US 12,421,892 B2
Hybrid turbine engine with selective electrical module engagement
Richard Keller, Indianapolis, IN (US); and Dwayne Bevis, Bloomington, IN (US)
Assigned to Rolls-Royce North American Technologies Inc., Indianapolis, IN (US)
Filed by Rolls-Royce North American Technologies Inc., Indianapolis, IN (US)
Filed on Dec. 4, 2019, as Appl. No. 16/703,376.
Prior Publication US 2021/0171212 A1, Jun. 10, 2021
Int. Cl.
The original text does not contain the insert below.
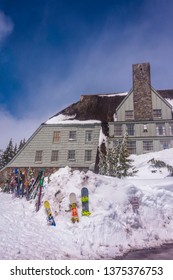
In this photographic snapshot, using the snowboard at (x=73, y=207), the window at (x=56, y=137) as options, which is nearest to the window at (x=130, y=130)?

F02C 3/10 (2006.01); B64D 27/10 (2006.01); B64D 27/33 (2024.01); B64D 31/06 (2006.01); B64D 31/18 (2024.01); B64D 27/02 (2006.01); F01D 15/10 (2006.01)
CPC F02C 3/10 (2013.01) [B64D 27/10 (2013.01); B64D 27/33 (2024.01); B64D 31/06 (2013.01); B64D 31/18 (2024.01); B64D 27/026 (2024.01); F01D 15/10 (2013.01); F05D 2220/323 (2013.01); F05D 2260/607 (2013.01)] 16 Claims
OG exemplary drawing
 
1. A hybrid propulsion system for use with an aircraft, the hybrid propulsion system comprising:
a gas turbine engine core including a compressor, a combustor, and a turbine;
an electric power system that includes an energy storage device, a generator connected with the energy storage device, and a motor connected with the energy storage device, the motor configured to produce rotational energy in response to receiving electric energy from the energy storage device;
at least one propulsor configured to use energy received from at least one of the gas turbine engine core and the electric power system to generate thrust for propelling the aircraft; and
a controller configured to control provision of power from the gas turbine engine core and the electric power system to the at least one propulsor to cause the at least one propulsor to generate the thrust having a force magnitude value and to adjust the provision of power from the gas turbine engine core and the electric power system in response to the controller receiving a first signal so that the at least one propulsor continues to generate the thrust having the force magnitude value,
wherein the first signal is generated in response to the controller detecting a threat to the aircraft indicative of a missile targeting heat generated and exhausted by the gas turbine engine core and the controller is configured to control the provision of energy by reducing a fuel flow to the gas turbine engine core while simultaneously increasing the provision of power from the electric power system to the at least one propulsor so that the heat generated and exhausted by the gas turbine engine core is reduced and the threat to the aircraft is mitigated.
 
15. A method of operating a hybrid propulsion system, comprising:
providing a gas turbine engine core including a compressor, a combustor, and a turbine;
providing an energy storage device;
providing at least one propulsor configured to use energy received from at least one of the gas turbine engine core and the energy storage device to generate thrust for propelling an aircraft;
generating a signal in response to detection of a threat to the hybrid propulsion system indicative of a missile targeting heat generated and exhausted by the gas turbine engine core; and
varying a provision of power between the gas turbine engine core and the energy storage device to the hybrid propulsion system by reducing a fuel flow to the gas turbine engine core and increasing power from the energy storage device to the at least one propulsor in response to the signal being generated so that the at least one propulsor achieves a predetermined thrust level and the heat generated and exhausted by the gas turbine engine core is reduced and the threat of the missile to the hybrid propulsion system is mitigated.